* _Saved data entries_
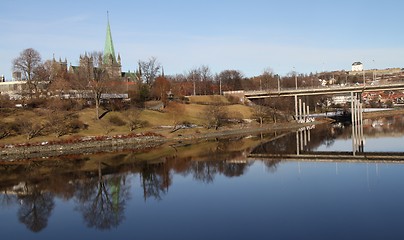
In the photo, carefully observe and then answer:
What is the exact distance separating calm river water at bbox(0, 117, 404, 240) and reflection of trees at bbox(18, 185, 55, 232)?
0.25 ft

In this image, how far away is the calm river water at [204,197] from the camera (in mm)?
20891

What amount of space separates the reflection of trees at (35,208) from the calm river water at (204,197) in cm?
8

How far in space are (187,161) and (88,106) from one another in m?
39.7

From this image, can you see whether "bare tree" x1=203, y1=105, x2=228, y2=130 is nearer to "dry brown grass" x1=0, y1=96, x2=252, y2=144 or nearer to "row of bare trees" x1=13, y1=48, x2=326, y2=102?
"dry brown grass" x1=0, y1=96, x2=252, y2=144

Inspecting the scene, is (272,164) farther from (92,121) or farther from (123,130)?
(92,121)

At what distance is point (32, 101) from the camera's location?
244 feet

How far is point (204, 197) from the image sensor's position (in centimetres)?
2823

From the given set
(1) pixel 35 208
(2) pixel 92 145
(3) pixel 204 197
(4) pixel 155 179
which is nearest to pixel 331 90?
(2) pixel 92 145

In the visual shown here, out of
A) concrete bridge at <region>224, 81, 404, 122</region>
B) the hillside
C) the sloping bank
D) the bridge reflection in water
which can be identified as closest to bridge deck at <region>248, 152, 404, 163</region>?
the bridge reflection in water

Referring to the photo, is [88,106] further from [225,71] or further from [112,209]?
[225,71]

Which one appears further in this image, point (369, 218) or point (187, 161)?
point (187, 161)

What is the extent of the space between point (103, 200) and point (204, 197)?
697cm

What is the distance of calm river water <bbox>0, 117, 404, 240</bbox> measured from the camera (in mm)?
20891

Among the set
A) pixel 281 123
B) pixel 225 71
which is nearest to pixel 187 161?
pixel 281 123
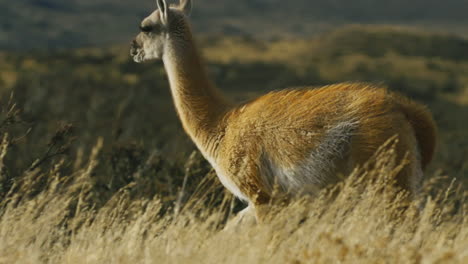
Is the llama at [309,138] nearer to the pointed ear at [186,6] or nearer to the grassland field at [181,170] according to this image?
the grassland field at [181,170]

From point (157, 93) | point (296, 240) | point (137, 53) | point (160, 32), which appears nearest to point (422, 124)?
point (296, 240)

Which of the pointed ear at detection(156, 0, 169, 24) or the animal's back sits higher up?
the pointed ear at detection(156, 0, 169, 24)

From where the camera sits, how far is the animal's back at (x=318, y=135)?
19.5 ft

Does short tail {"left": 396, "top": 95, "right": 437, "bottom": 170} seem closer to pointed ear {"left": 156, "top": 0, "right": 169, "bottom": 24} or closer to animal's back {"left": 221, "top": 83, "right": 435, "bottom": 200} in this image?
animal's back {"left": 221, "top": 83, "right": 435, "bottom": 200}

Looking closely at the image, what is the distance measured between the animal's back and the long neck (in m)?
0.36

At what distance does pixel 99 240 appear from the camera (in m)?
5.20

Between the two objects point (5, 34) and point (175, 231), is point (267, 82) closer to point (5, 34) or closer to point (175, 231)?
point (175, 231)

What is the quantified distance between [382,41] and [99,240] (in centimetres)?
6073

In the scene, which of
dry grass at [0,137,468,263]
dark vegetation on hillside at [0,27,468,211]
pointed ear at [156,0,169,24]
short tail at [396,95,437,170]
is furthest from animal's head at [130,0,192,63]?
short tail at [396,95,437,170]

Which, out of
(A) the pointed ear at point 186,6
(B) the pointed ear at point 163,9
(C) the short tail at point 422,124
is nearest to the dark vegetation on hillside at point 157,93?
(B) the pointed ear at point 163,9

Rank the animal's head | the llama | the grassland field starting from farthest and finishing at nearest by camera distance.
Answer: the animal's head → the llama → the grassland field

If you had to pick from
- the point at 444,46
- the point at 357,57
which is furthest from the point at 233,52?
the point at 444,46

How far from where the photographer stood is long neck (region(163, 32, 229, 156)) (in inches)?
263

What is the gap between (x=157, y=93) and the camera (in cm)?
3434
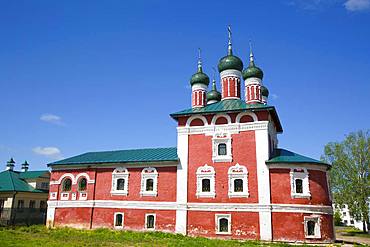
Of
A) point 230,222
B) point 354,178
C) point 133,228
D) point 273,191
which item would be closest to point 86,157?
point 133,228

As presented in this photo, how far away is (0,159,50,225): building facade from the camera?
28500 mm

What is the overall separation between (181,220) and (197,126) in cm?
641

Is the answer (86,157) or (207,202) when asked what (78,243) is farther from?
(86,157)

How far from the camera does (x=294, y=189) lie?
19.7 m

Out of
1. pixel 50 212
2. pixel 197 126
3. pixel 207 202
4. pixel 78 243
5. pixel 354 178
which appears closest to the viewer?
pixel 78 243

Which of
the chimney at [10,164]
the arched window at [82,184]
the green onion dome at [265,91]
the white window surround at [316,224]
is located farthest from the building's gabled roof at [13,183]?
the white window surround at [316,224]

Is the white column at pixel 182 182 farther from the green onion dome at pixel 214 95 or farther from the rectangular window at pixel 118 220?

* _INSTRUCTION_
How many lines of the data above contain the word "calm"? Reply with the number only.

* _THE REPLY_
4